TASK DETAILS. Give the lines of the items as a JSON list of strings, one string per line and blank lines omitted, starting at the first line of the items and ending at the line that contains "462L229 446H212L197 457L186".

Collected data.
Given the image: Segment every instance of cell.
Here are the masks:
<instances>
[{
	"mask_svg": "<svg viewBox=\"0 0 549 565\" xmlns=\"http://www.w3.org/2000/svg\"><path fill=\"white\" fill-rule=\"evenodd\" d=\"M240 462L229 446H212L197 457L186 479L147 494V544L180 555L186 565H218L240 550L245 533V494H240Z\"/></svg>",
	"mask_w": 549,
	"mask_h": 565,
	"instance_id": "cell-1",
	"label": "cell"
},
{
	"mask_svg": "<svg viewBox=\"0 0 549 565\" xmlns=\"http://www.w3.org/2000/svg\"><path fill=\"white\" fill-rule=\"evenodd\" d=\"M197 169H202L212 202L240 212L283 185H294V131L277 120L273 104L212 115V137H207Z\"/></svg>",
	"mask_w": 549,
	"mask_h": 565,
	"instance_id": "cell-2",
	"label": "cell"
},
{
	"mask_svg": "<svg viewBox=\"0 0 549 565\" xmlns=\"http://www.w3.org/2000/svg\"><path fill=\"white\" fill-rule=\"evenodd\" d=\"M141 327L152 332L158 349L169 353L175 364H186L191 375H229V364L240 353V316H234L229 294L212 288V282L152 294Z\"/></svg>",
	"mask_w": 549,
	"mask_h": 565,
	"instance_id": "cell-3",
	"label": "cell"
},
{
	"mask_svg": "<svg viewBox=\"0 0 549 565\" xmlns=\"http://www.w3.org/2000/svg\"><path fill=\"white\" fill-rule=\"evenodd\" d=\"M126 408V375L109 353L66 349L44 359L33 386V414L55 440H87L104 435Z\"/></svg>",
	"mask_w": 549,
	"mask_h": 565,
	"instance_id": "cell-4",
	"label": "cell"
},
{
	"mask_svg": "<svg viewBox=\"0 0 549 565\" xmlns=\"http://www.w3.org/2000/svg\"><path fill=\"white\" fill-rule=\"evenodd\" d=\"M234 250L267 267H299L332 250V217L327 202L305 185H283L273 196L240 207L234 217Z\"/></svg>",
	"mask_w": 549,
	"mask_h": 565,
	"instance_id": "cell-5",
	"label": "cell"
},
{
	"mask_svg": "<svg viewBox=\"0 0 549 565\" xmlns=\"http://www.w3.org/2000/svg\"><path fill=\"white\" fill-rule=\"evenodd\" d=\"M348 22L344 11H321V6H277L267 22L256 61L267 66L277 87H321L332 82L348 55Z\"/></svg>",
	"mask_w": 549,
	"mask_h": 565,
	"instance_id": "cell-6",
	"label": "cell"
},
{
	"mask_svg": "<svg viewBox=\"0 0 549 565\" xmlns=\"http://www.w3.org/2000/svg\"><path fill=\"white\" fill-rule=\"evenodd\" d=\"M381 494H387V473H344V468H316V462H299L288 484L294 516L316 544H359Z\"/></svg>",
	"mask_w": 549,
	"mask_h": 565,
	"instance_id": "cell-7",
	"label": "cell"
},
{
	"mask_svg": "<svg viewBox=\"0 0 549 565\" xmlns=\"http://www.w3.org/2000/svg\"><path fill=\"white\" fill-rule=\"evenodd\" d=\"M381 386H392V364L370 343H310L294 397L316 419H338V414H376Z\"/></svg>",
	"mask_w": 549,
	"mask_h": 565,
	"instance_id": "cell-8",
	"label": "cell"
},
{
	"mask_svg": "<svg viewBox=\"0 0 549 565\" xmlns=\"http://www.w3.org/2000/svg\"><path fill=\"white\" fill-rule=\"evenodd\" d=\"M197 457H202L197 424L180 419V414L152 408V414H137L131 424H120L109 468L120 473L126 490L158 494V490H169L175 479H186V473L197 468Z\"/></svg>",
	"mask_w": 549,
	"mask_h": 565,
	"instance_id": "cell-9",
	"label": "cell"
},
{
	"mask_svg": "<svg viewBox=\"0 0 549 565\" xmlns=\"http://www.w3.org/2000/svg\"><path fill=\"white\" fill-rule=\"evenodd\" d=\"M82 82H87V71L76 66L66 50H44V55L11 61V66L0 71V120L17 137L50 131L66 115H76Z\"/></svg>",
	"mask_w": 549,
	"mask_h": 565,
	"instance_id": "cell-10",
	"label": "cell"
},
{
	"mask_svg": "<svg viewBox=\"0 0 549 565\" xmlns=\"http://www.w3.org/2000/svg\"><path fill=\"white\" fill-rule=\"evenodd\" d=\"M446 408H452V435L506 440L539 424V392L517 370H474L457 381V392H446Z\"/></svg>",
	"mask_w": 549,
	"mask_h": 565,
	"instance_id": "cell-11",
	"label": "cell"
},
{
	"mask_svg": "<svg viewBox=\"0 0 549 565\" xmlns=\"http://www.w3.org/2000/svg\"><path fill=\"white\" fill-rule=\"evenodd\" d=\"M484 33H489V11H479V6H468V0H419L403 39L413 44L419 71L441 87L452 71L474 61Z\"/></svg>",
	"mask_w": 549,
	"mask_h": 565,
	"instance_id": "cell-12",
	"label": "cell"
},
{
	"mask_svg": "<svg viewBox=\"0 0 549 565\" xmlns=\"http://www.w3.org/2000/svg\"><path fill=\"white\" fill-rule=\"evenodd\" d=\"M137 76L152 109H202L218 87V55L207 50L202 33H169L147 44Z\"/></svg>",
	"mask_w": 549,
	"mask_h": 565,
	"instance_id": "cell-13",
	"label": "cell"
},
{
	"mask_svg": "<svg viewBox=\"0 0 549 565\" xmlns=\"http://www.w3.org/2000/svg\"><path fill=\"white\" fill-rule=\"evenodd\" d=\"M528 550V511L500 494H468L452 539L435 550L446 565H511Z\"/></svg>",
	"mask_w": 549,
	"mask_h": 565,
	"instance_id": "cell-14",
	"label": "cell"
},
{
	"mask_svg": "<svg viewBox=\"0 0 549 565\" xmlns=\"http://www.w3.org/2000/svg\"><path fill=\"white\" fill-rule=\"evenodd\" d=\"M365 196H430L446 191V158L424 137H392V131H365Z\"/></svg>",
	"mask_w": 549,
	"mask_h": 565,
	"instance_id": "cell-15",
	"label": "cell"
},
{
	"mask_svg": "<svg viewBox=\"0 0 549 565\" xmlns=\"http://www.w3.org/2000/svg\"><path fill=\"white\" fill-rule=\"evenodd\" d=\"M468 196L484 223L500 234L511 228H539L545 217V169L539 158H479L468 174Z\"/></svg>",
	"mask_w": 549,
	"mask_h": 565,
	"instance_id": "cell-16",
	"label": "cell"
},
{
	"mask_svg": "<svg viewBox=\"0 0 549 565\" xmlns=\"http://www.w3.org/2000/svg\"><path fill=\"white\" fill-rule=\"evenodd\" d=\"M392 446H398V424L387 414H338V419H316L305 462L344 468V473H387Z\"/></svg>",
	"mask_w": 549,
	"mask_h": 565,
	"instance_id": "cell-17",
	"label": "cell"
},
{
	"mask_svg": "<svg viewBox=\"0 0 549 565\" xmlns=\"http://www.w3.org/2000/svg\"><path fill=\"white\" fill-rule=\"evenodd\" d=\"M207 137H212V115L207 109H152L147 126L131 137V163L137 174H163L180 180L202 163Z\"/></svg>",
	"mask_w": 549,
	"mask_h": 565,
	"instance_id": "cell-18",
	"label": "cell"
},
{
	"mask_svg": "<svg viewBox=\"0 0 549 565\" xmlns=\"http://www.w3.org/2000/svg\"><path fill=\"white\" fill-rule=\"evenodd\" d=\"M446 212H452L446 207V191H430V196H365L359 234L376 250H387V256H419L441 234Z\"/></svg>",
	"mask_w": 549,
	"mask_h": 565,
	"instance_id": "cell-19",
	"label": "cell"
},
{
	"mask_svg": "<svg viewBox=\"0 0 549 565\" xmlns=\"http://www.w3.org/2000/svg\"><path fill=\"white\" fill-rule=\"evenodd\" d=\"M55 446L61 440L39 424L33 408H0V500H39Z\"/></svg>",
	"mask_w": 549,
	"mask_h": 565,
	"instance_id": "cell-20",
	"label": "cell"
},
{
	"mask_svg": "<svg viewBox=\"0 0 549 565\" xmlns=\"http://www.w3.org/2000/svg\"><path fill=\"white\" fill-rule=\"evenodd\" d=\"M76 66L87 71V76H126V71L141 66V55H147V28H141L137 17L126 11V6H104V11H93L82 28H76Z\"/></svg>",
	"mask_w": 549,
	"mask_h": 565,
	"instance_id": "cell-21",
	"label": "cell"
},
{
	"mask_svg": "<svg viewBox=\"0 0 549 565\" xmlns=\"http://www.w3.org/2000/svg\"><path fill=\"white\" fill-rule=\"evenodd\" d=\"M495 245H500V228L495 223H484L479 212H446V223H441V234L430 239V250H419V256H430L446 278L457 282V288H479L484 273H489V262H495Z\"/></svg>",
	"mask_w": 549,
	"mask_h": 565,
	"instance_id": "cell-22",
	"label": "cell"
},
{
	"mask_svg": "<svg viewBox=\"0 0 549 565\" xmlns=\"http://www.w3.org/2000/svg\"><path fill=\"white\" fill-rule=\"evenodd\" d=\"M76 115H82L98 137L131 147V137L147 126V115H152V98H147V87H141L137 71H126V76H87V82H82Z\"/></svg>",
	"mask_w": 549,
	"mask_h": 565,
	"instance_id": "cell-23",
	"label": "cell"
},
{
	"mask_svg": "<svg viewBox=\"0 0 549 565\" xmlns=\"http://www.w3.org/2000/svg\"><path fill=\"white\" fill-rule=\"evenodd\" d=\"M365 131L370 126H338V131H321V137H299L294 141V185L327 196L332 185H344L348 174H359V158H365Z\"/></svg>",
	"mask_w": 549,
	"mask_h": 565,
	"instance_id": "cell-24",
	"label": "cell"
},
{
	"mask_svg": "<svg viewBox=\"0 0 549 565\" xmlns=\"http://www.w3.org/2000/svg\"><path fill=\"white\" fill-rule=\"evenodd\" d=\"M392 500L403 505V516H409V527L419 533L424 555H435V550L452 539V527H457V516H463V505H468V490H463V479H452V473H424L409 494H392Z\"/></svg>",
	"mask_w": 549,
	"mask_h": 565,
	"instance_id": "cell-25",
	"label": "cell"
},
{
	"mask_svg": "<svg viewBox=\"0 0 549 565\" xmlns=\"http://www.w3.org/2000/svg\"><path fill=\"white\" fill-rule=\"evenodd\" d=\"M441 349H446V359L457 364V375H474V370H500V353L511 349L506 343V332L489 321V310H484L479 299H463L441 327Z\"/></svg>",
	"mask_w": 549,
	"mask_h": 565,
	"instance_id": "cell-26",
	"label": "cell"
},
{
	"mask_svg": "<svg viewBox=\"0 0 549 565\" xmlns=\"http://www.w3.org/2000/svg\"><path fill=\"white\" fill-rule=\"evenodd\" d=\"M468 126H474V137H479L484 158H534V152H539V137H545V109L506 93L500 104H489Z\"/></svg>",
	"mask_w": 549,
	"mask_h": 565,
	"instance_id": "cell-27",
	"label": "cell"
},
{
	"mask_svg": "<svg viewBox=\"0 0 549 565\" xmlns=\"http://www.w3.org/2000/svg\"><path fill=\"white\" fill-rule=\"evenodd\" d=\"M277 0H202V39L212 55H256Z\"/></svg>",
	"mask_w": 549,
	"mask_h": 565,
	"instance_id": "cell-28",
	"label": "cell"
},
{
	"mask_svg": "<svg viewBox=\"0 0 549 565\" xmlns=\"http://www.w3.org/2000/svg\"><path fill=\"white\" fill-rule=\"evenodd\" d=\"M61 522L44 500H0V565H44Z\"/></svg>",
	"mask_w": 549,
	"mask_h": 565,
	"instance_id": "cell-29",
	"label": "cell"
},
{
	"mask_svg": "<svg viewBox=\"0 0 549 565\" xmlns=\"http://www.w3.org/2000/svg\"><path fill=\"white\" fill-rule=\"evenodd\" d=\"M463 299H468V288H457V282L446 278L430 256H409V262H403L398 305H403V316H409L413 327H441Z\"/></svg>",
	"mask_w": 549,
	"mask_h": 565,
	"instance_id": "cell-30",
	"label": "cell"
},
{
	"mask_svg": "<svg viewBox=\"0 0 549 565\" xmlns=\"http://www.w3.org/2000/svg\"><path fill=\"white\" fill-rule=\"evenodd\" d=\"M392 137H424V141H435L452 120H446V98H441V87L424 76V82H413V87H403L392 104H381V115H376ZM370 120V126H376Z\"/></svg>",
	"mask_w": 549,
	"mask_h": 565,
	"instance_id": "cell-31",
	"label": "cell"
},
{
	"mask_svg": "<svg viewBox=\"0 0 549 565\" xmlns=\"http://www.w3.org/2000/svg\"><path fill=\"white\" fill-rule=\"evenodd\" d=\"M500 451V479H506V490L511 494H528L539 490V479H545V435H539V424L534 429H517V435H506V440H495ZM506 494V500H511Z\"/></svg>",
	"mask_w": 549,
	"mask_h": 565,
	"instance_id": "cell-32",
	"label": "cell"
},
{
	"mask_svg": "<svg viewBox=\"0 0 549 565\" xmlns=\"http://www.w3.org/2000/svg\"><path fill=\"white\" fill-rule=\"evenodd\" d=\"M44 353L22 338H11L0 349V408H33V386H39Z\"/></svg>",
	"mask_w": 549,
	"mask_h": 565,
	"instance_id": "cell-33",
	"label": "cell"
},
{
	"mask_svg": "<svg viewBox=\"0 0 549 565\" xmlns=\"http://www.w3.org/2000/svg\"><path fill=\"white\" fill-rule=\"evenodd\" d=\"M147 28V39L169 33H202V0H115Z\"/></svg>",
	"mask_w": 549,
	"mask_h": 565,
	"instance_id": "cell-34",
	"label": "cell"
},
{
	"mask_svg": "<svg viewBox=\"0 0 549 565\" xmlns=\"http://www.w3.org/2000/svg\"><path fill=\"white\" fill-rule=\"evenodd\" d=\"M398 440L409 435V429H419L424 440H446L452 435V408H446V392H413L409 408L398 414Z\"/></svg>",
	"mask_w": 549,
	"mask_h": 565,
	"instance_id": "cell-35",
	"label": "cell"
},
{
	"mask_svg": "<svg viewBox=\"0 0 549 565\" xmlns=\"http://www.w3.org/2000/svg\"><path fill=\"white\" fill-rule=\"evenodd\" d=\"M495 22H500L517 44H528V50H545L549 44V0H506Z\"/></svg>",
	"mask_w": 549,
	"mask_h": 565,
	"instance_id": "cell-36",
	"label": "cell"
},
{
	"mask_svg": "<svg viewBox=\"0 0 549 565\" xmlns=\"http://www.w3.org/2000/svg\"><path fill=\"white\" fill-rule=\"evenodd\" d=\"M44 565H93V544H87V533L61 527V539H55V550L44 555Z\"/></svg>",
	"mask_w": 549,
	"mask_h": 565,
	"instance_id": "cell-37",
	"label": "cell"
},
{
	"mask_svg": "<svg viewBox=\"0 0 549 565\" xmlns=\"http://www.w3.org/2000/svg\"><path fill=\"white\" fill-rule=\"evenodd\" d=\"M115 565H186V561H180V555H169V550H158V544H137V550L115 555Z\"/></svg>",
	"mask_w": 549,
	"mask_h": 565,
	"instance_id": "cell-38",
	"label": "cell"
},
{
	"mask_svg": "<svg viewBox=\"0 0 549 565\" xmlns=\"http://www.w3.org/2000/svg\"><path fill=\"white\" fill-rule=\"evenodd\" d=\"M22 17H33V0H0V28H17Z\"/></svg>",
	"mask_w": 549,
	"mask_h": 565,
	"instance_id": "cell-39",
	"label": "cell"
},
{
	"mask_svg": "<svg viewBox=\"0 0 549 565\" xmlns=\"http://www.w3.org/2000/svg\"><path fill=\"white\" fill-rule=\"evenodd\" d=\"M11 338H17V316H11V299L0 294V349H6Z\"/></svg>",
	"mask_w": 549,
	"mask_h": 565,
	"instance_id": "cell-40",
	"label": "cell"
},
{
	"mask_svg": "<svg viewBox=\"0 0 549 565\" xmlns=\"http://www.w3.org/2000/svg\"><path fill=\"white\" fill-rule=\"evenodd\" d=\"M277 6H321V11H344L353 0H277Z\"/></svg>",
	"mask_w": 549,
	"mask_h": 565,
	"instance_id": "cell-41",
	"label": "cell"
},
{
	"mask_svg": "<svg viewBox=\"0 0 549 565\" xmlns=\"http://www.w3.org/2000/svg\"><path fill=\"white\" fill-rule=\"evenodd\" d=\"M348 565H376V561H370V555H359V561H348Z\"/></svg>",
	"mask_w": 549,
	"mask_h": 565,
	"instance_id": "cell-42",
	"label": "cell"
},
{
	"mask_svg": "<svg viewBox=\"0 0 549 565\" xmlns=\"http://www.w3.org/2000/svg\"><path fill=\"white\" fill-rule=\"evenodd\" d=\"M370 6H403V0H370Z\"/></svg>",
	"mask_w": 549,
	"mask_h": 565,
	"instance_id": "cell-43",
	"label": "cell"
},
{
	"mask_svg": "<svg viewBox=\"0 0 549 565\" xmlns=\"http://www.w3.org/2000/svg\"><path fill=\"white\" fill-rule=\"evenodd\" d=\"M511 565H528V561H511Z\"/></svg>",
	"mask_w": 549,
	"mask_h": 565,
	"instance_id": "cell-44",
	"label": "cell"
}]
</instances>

SOLVED PROBLEM.
[
  "Given the image: Segment every instance of cell.",
  "Here are the masks:",
  "<instances>",
  "[{",
  "\t\"mask_svg\": \"<svg viewBox=\\\"0 0 549 565\\\" xmlns=\\\"http://www.w3.org/2000/svg\\\"><path fill=\\\"white\\\" fill-rule=\\\"evenodd\\\" d=\\\"M240 462L229 446H212L197 457L186 479L147 494V544L180 555L186 565H218L240 550L245 533V494H240Z\\\"/></svg>\","
]